Edward Onslow Ford
Sir William Agnew, 1st Bt (1825–1910)
- Marble, on a square yellow marble socle
- 30 × inches · 762 × mm
- Signed and dated: ‘E Onslow Ford / 1898’ (to reverse)
- By descent in the firm of Thos. Agnew & Sons, London until 2013.
- London, Royal Academy of Arts, 1899 (2015).
This notable bust of Sir William Agnew was executed by the sculptor Edward Onslow Ford shortly after Agnew’s retirement from the firm which he had propelled to pre-eminence. The portrait is a penetrating study of Agnew, displaying both Ford’s extraordinary technical ability and his skill to render a likeness. The bust was exhibited at the Royal Academy in 1899 and then was displayed permanently in Agnew’s imposing purpose-built premises at 39 (now 43) Old Bond Street.
Ford’s first public commission, a bronze statue of Sir Rowland Hill was soon followed by a life-sized marble portrait of Sir Henry Irving as Hamlet now in the Guildhall Art Gallery, London. From 1884 Ford came into close contact with Alfred Gilbert, who occupied a neighbouring studio in The Avenue, Fulham Road. Thanks to what Gilbert characterised as Ford’s ‘powers of assimilation’, his work began to reflect Gilbert’s style and approach. Ford assisted Gilbert in his experiments with lost-wax casting, and went on to establish his reputation with statuettes in this medium.
Ford's art related closely to the arts and crafts movement – he was a founder member of the Art Workers’ Guild in 1884 particularly when and where it crossed traditional boundaries between sculpture and precious metalwork. He was the first British New Sculptor to exhibit mixed-media works, and was thus an important precursor to George Frampton, William Reynolds-Stephens, and Gilbert Bayes. Ford's earliest and best-known work of this type is The Singer. This bronze statuette portrays an Egyptian girl wearing turquoises and garnets in her circlet, holding a harp decorated with imitation enamelling. Ford's masterpiece is his memorial to Percy Bysshe Shelley, the most ambitious Victorian figure sculpture in Oxford. Originally intended for the protestant cemetery in Rome, it proved too large for its site. Following its acclaim at the 1892 Royal Academy, it was accepted by University College, Oxford, where Shelley had briefly been an undergraduate.

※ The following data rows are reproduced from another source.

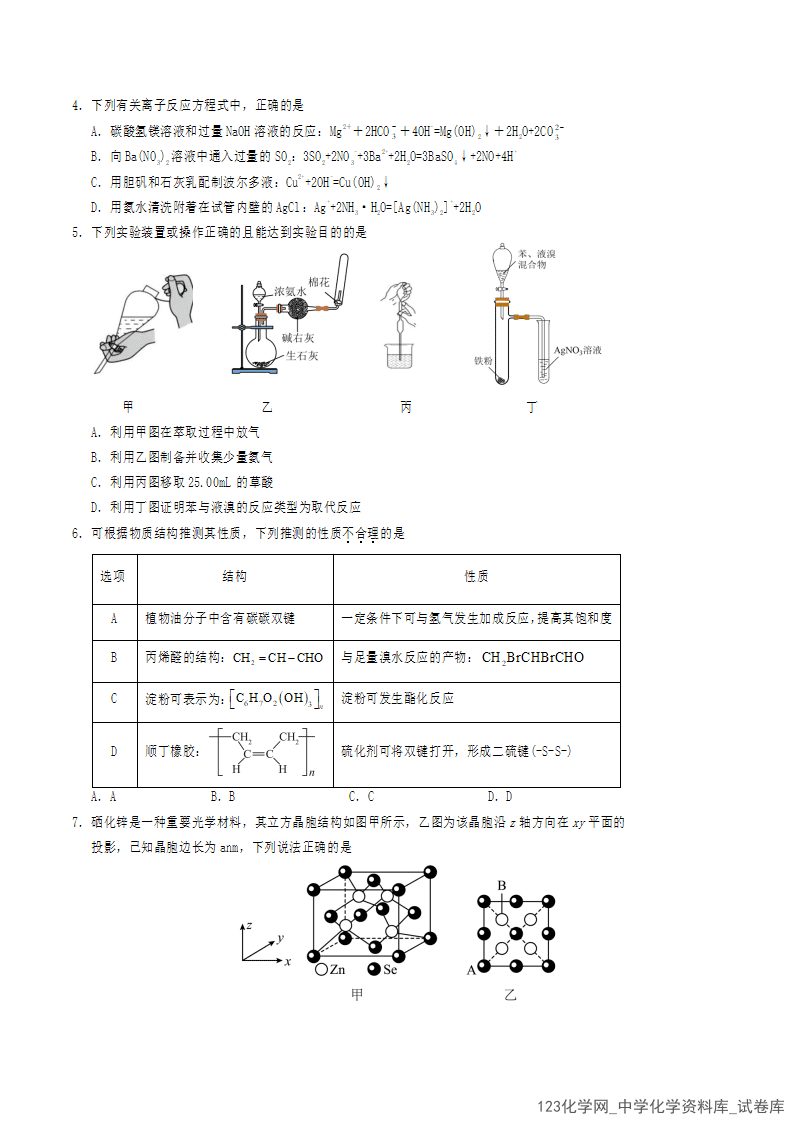 四川省遂宁市高中2026届高三2026年1月一诊考试（遂宁一诊）化学试卷word含答案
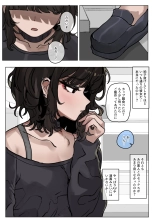 Yomenai Hitomi no Kanojo, Kuro ni Somaru : page 5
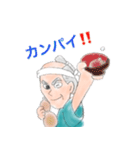 波浮の港を愛する会公認 平六くんスタンプ（個別スタンプ：23）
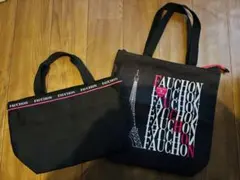 FAUCHON エッフェル塔デザイン トートバッグセット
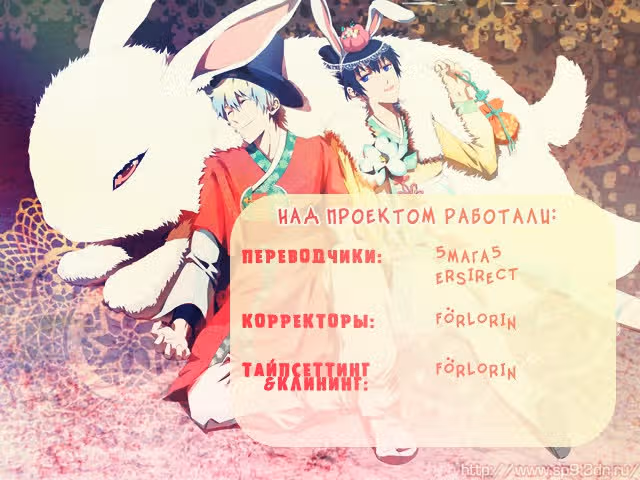 Метроном — Том 1 · Глава 2, страница 9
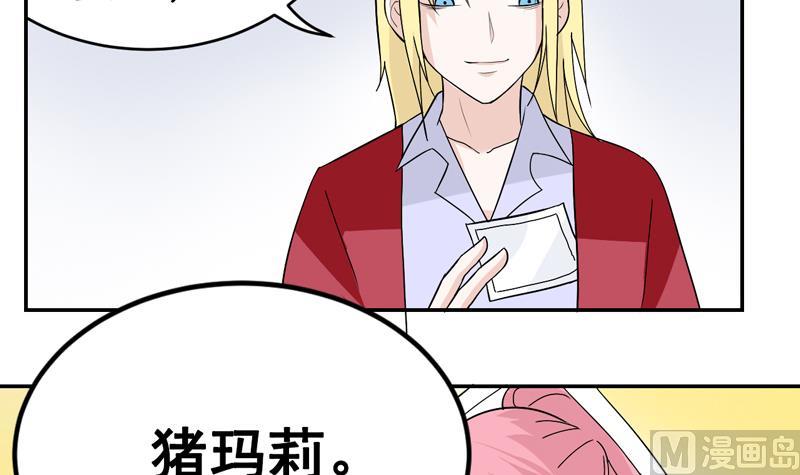 第43话 国王的心愿-第43话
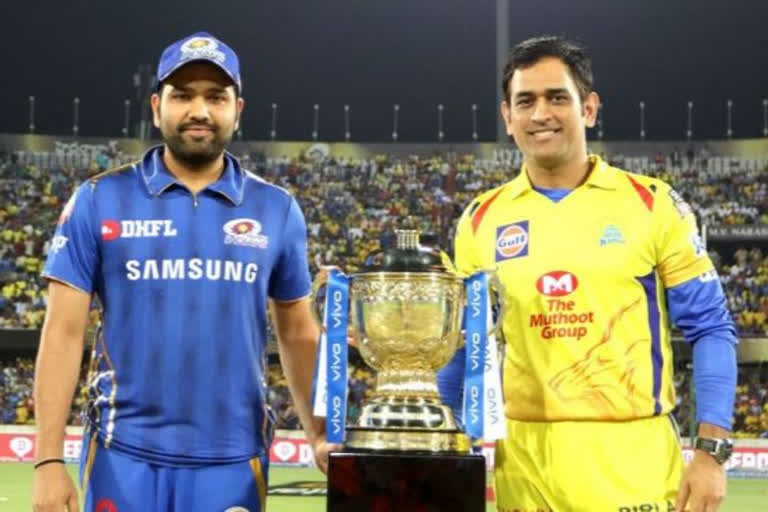 Rohit sharma and MS Dhoni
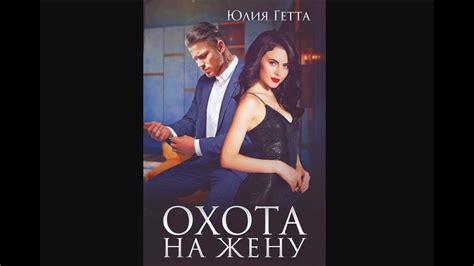 Аудиокнига Юлии Гетты «Охота на жену» - YouTube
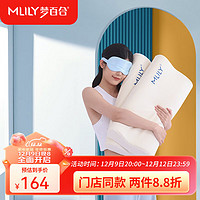 MLILY 梦百合 慢回弹记忆棉枕头深度 睡眠颈椎枕芯 幻梦L套装 60*30*10/8cm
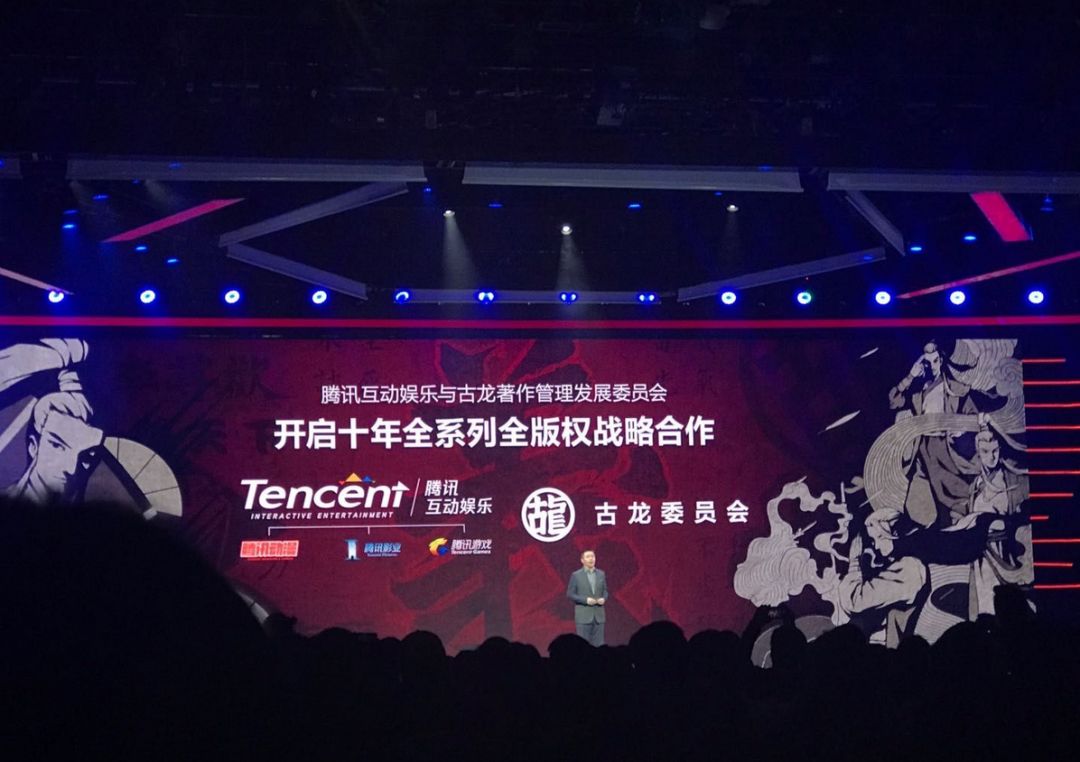 新绝代双骄3大结局,新绝代双骄3怎么完美结局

The contemporary writer on sculpture Marion Spielmann admired Ford's portrait busts as much as his ideal sculptures: ‘they are speaking likenesses: in every instance the man himself (or the lady) is before you.’ Though Ford was less prolific in this area than Edgar Boehm and Thomas Brock, his busts surpassed theirs in sympathy towards their sitters' personalities and in vividness of modelling. This is particularly evident in the bust of Agnew which is rendered with extraordinary naturalism down to his facial blemishes. The directness of the portrait of Agnew is off-set by the grandeur of its conception; Ford has deliberately left the underside of the bust roughly carved suggesting the original marble block and recalling the work of Michelangelo. The conceit of the unfinished block also makes the bust appear like a fragment. The portrait is finished with a yellow marble socle, adding an element of polychromy a particular feature of Ford’s works.